I don't wish people a happy birthday on my birthday. And I don't feel like the awesomeness of my birthday is threatened if a stranger tells to have a NICE DAY instead of a "Happy Birthday."

Ridiculous.

Midwinter.

  • Dec. 20th, 2009 at 11:29 AM
The other night I saw the Big Mess Cabaret at the Trocodaro, the former burlesque house and the only nineteenth century theatre still in operation in the country. Drag queens! Dancing girls! Strip teases! Adaptations of biblical texts! A drunken orchestra! The auctioning off of articles of clothing! There were vaudevillian performers who snuck into the audience by the stage door and cuddled affectionately while they watched the rest of the show. My favourite act may have been the confused old man who rode onto stage and chained his bicycle to the microphone. He led the orchestra in excellent klezmer music on his accordion while still dressed in his helmet and safety vest, and in the course of his exit nearly rode over an actor portraying an old man who stepped onto the stage backwards. (In the past year Philadelphia received two new, wonderful, and controversial bicycle lanes, and two pedestrians who didn't look before stepping into the street were killed by cyclists moving against traffic. All citizens are angry at all other citizens, but, this being the east coast, this is not in any way unusual.) I received the gift of a donut from a drag queen, and, at Linda's orders, a generous supply of gin and tonics from Bernie. That they arrived in plastic cups was no fault of his; I blame the bar staff almost entirely. I accept some responsibility for failing to travel with proper glassware in case of such an emergency. And there was a servile young man, his only purpose being to move the microphones and occasionally receive a good spanking on stage, so nearly naked that I can relate with relative certainty that he is uncircumcised, and I could likely draw a fairly reliable map of his genital piercings. I happened to notice him before the show, well dressed with a good set of suspenders. If only everyone I admired stripped for me so readily, and so matched my expectations. Small of stature but surprisingly well hung, please and thank you.

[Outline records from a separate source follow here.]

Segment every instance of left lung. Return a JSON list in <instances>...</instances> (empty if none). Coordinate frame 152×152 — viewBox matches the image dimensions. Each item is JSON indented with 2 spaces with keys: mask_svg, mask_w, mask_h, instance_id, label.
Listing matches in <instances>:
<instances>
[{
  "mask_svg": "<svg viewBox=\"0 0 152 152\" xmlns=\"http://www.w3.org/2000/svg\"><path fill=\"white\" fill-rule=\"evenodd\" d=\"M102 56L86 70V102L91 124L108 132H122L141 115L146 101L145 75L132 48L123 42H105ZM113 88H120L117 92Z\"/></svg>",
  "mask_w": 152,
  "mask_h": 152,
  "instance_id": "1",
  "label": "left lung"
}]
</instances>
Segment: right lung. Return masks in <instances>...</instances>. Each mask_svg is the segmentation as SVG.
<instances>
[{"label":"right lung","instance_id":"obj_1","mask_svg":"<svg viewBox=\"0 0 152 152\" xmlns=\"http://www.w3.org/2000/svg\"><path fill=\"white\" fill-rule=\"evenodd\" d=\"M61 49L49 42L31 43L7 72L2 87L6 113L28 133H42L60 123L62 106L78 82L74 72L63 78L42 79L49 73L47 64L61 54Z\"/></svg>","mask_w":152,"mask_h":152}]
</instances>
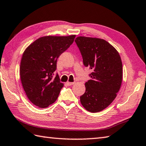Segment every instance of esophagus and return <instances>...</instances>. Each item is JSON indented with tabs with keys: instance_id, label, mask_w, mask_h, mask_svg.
Masks as SVG:
<instances>
[{
	"instance_id": "obj_1",
	"label": "esophagus",
	"mask_w": 146,
	"mask_h": 146,
	"mask_svg": "<svg viewBox=\"0 0 146 146\" xmlns=\"http://www.w3.org/2000/svg\"><path fill=\"white\" fill-rule=\"evenodd\" d=\"M66 84L68 85H69V86H71V85H73L75 84V82H66Z\"/></svg>"
}]
</instances>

I rode home as I arrived, without helmet, gloves, or a proper winter coat, and barely wearing pants, preferring fishnets and garters with striped socks and boots. The snow started then, and I laughed and howled into the cold, riding late enough that the streets were nearly left to me alone. I've been craving this snow, waiting for it. Four hours later I mounted the bike again in order to get to work, this time a good two inches or so under my tires. Still slightly drunk, I wore aviator goggles to see into the snow. I arrived for my shift feeling boisterous and purposeful. The customers came in droves, fearful and in need of supplies.

We got twenty-two inches, all told. My mood started to lift as soon as I heard of the coming storm. My den is prepared, and I want to stay in it. I want an intrusion of otherworld, everything to be suddenly foreign and difficult and urgent. I want the city to be disrupted and slow, a simultaneous withdrawing and coming together. I'm heading into it again now.

Tags:

I've been scrubbing, rearranging, stripping, and purging. I want to be rid of everything that is unnecessary, plastic, ugly, cheap, and in the way. Is one meant to hoard in the winter? Ought I to be getting fat? I refuse. I want clean surfaces, severed ties, everything put in its place. I want to be able to get down to the business of this season without distraction. I want to tear out my stitches if they do not impress me, even if it leaves me with nought but wasted hours and a pile of tangled string.